Being a bit strapped for cash and having misplaced most of my computer games, I am in desperate need for entertainment. I have all kinds of monotonous MMORPGs downloaded on my comp that just seem the same, so now I'm trying (hopefully) to turn to any decent Freeware fantasy single-player RPGs. Any suggestions would be welcome.


----------



## Rodders (Mar 7, 2010)

The only experience that i have in this is a few weeks that i spent playing Runescape online. It wasn't too bad, but i did get bored after six weeks. Some of the tasks and missions were quite fun though.


----------



## Karn Maeshalanadae (Mar 7, 2010)

Haha. Runescape, I've done. It's an browser MMORPG and annoying as hell because little kids play.....


----------



## Rodders (Mar 7, 2010)

Just a thought is all. I'm waiting for Star Wars: The Old Republic to come out. Apprently it's only going to be a tenner.


----------



## Thadlerian (Mar 10, 2010)

There's Dwarf Fortress, completely free, completely insane. It's roguelike, thus ASCII graphics. In some ways it's very monotonous, in others it's highly innovative.
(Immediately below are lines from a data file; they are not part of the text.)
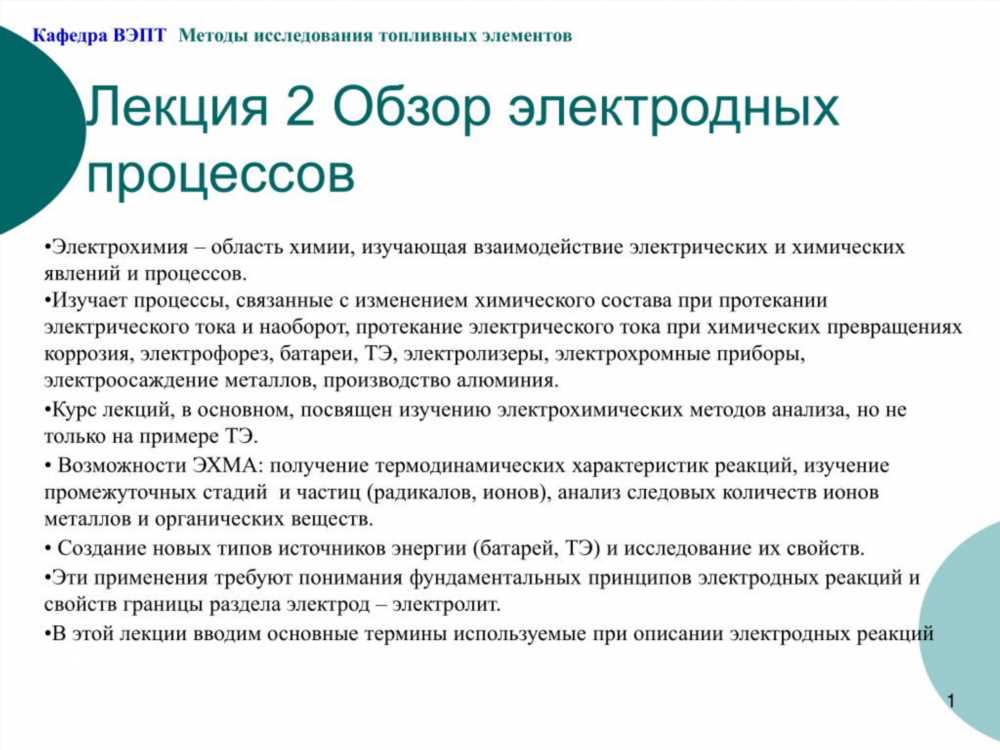 Кафедра ВЭПТ Методы исследования топливных элементов

Лекция 2 Обзор электродных процессов

•Электрохимия – область химии, изучающая взаимодействие электрических и химических явлений и процессов.
•Изучает процессы, связанные с изменением химического состава при протекании электрического тока и наоборот, протекание электрического тока при химических превращениях коррозия, электрофорез, батареи, ТЭ, электролизеры, электрохромные приборы, электроосаждение металлов, производство алюминия.
•Курс лекций, в основном, посвящен изучению электрохимических методов анализа, но не только на примере ТЭ.
• Возможности ЭХМА: получение термодинамических характеристик реакций, изучение промежуточных стадий и частиц (радикалов, ионов), анализ следовых количеств ионов металлов и органических веществ.
• Создание новых типов источников энергии (батарей, ТЭ) и исследование их свойств.
•Эти применения требуют понимания фундаментальных принципов электродных реакций и свойств границы раздела электрод – электролит.
•В этой лекции вводим основные термины используемые при описании электродных реакций

1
As a bonus, it comes with a crazy complex strategy game that's being developed into more comprehensive versions all the time. It's a bit like The Sims + Caesar + Simcity, with alcoholics.


----------



## Rahl Windsong (Mar 13, 2010)

Manarion said:


> Being a bit strapped for cash and having misplaced most of my computer games, I am in desperate need for entertainment. I have all kinds of monotonous MMORPGs downloaded on my comp that just seem the same, so now I'm trying (hopefully) to turn to any decent Freeware fantasy single-player RPGs. Any suggestions would be welcome.


 
You might be able to find something at this site....

News - Free Addicting Games


----------